Étonnamment (ou pas, dans la mesure où ça reste très cohérent avec le concept), il semble que dès la conception du projet, la tentation de développer des extensions mobiles ait été écartée pour la raison simple que les mobiles sont interdits dans les écoles néerlandaises.
Nettement moins étonnant: SpangaS a décroché plusieurs nominations internationales et remporté beaucoup d’awards nationaux. A l’heure où vous me lisez, SpangaS continue sur sa lancée prometteuse et nous sommes très curieux, chez BackStory, de voir ce qu’ils nous réservent.

CE QUE NOUS AVONS À APPRENDRE DE SPANGAS

Au-delà d’une expérience superbement orchestrée, ce que je trouve particulièrement admirable dans SpangaS, c’est l’honnêteté et la cohérence de l’ensemble du projet – deux caractéristiques essentielles indispensables à toute entreprise transmedia. Dès ses débuts, il s’est centré sur l’apprentissage de la vie par les adolescents, sur leurs préoccupations et leurs questionnements, et tout au long de son déroulement il s’est attaché à tenir ses promesses sur ce plan – en donnant la parole à ses spectateurs, en leur donnant la possibilité d’être entendus et en maintenant une interaction authentique avec eux. Cela faisant, SpangaS fait la preuve que la fiction est un formidable moyen pour faire passer un message social positif et fort de tolérance, d’intégration et d’ouverture aux autres.

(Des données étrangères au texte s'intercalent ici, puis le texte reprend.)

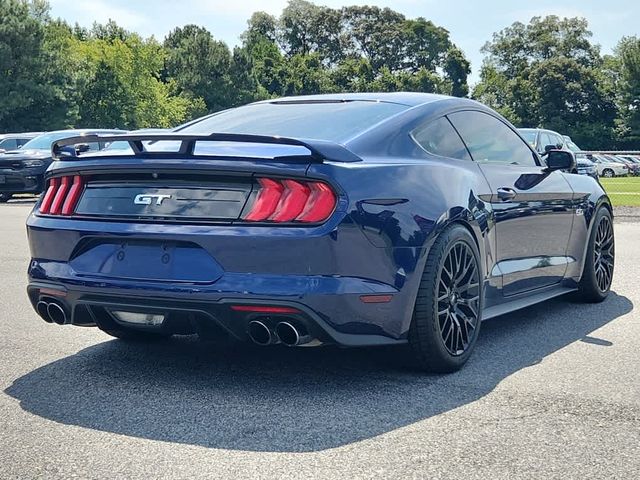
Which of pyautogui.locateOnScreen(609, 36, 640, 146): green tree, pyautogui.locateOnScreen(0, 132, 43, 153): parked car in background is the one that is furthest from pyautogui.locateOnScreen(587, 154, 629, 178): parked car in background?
pyautogui.locateOnScreen(0, 132, 43, 153): parked car in background

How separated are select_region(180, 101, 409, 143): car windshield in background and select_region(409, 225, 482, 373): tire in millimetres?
726

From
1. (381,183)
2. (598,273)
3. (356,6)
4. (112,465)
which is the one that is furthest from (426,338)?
(356,6)

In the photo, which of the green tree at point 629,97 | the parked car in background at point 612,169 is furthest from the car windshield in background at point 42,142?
the green tree at point 629,97

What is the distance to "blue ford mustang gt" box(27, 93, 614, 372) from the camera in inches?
156

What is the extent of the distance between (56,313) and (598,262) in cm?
405

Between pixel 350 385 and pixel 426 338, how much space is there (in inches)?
16.7

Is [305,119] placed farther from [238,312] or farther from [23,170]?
[23,170]

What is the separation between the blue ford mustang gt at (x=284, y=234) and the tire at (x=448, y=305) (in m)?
0.01

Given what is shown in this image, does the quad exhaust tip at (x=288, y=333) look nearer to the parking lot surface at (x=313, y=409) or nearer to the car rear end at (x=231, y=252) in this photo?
the car rear end at (x=231, y=252)

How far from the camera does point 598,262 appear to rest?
6.77 meters

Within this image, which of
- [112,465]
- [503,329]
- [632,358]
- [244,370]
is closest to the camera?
[112,465]

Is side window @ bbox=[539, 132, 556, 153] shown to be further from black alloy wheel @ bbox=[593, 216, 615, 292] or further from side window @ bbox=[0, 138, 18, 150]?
side window @ bbox=[0, 138, 18, 150]

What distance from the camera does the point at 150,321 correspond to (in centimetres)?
423

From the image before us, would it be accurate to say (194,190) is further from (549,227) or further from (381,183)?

Et pour ce qui est du storytelling transmedia en soi, c’est une très belle démonstration de certains principes auxquels nous croyons fermement chez BackStory:
– qu’en Europe comme partout ailleurs dans le monde, le transmedia n’est pas taillé pour les expérimentations en one-shot et à courte vue, mais qu’il se construit et se solidifie dans le temps, dans la cohérence et dans l’authenticité (c’est tout aussi vrai pour le storytelling transmedia utilisé en marketing de marque: on ne bâtit une image de marque solide que dans la durée, la cohésion et le respect de sa cible).
– que s’adresser à des adolescents par le biais de livres est tout aussi efficace que les appâter avec des appli mobiles ou des mini-jeux payants, et certainement plus respectueux de leurs inégalités sociales et pécuniaires,
– qu’il n’est nullement besoin d’une batterie d’effets spéciaux ou de millions de dollars de budgets pour réaliser un projet transmedia « dans les règles de l’art » (cela demande en revanche de réfléchir un peu… beaucoup, en amont).
– que si l’on s’engage dans une relation interactive avec son audience, il est indispensable de s’engager jusqu’au bout (plus de numéro de téléphone cul-de-sac et d’emails « no-reply » et sans suite, please, pretty please!..) et de récompenser leur fidélité en leur proposant de vrais contenus de valeur et personnalisés.